Knowing where these live makes the numbered steps below quick to follow.
Walkthrough A: Add Okta OIDC to a React (Vite) SPA
This is the recommended path for most React apps. OIDC with the Authorization Code flow plus PKCE completes entirely in the browser, so a Vite single-page app needs no backend. You configure an Okta app integration, wire up Okta's official @okta/okta-react (built on @okta/okta-auth-js), and the SDK handles the redirect, the token exchange, and ID-token signature verification for you.
The steps below assume the Vite + React + TypeScript app and the Integrator Free Plan org from the Prerequisites and account setup sections. Each Okta dashboard step lists the exact labels; each code step is one file with prose between blocks.
Step 1: Create an OIDC app integration (Single-Page Application)
In the Admin Console, go to Applications → Applications → Create App Integration. Pick OIDC - OpenID Connect, then Single-Page Application, then Next (Okta SPA/React quickstart).
On the integration settings page, set these fields:
- Grant type: check Authorization Code and Refresh Token. Authorization Code plus PKCE is Okta's recommended grant for public clients, and Refresh Token enables the
offline_accessscope you'll request later (Okta Auth Code + PKCE). - Sign-in redirect URIs:
http://localhost:5173/login/callback. That's the Vite dev origin (port 5173, the default since Vite 3.0) plus the callback path the SDK routes to (Vite PR #8148). - Sign-out redirect URIs:
http://localhost:5173. - Assignments → Controlled access: choose who can use the app (for example, "Allow everyone in your organization to access" or "Limit access to selected groups"). Only assigned users get in (Okta OIDC wizard reference).
Click Save. On the app's General tab, record the Client ID under Client Credentials. A SPA is a public client, so there's no client secret (Okta Auth Code + PKCE). Your issuer is the default custom authorization server, https://<your-org>.okta.com/oauth2/default (Okta authorization servers).
Optional: enable group-based authorization (RBAC)
If you want to authorize routes or UI by the user's Okta groups, add a groups claim so it rides along in the ID token. Configure it on the authorization server, not the app's Sign On tab.

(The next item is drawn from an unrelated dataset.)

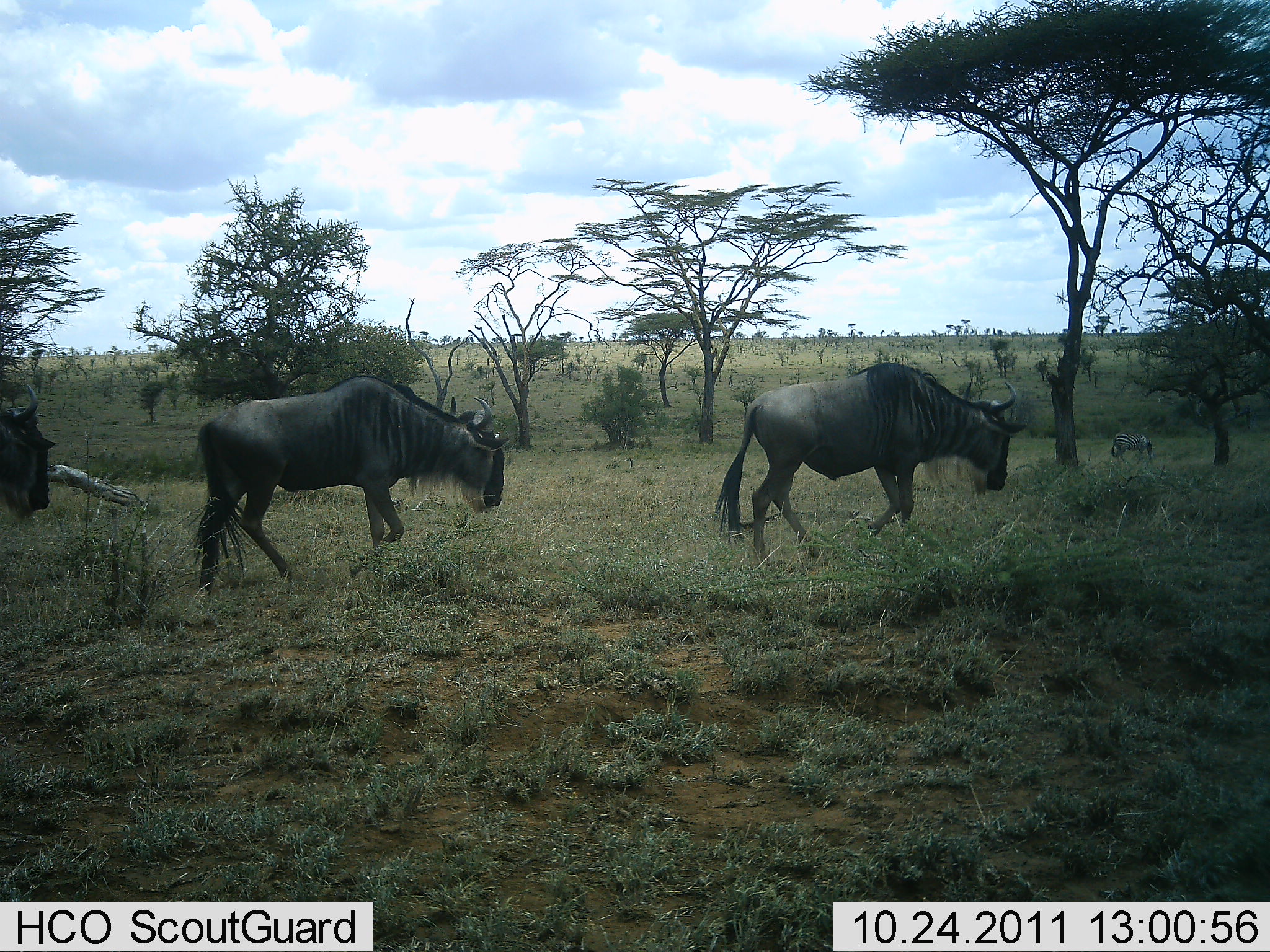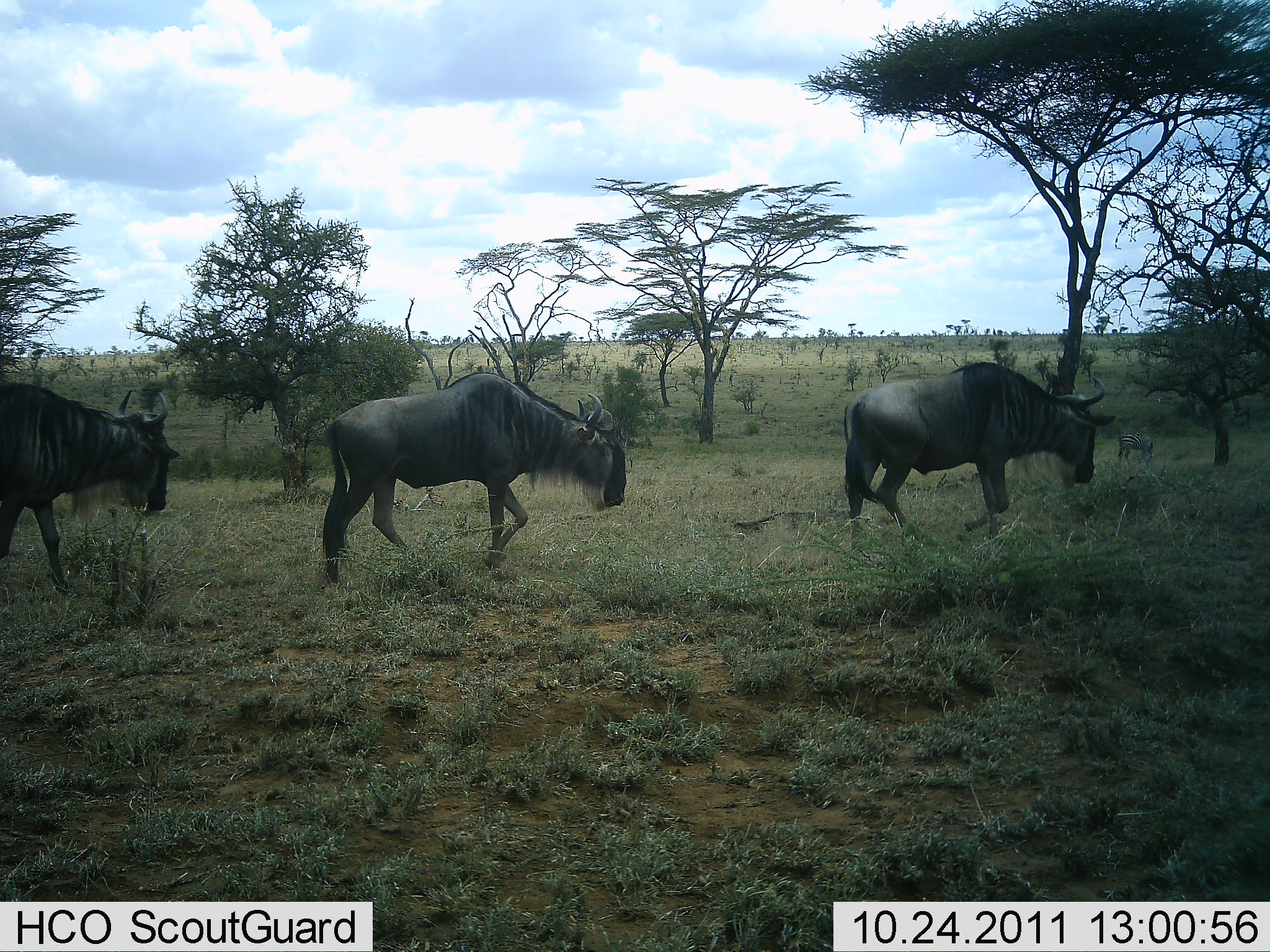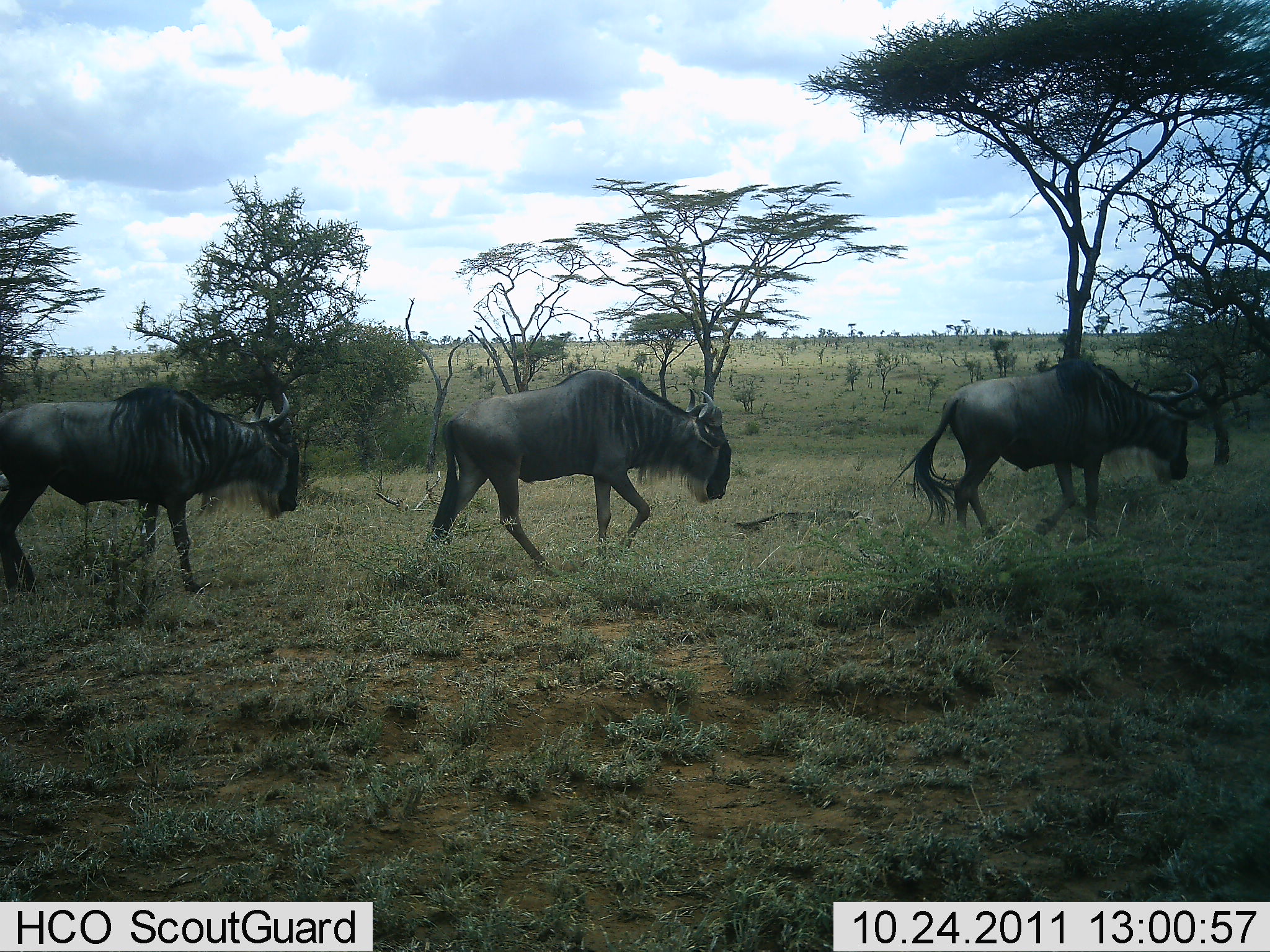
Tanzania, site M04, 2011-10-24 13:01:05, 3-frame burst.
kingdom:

Because this tutorial's issuer is the custom authorization server (/oauth2/default), add the claim at Security → API → Authorization Servers → default → Claims → Add Claim (Okta create claims). Use these field values:
- Name:
groups. The claim key in the token equals this Name verbatim and is case-sensitive, so to readidToken.claims.groupsyou must name it literallygroups. - Include in token type: ID Token, set to Always.
- Value type: Groups.
- Filter: Matches regex
.*. - Include in: Any scope (so you don't need a dedicated
groupsscope on top of['openid','profile','email','offline_access']).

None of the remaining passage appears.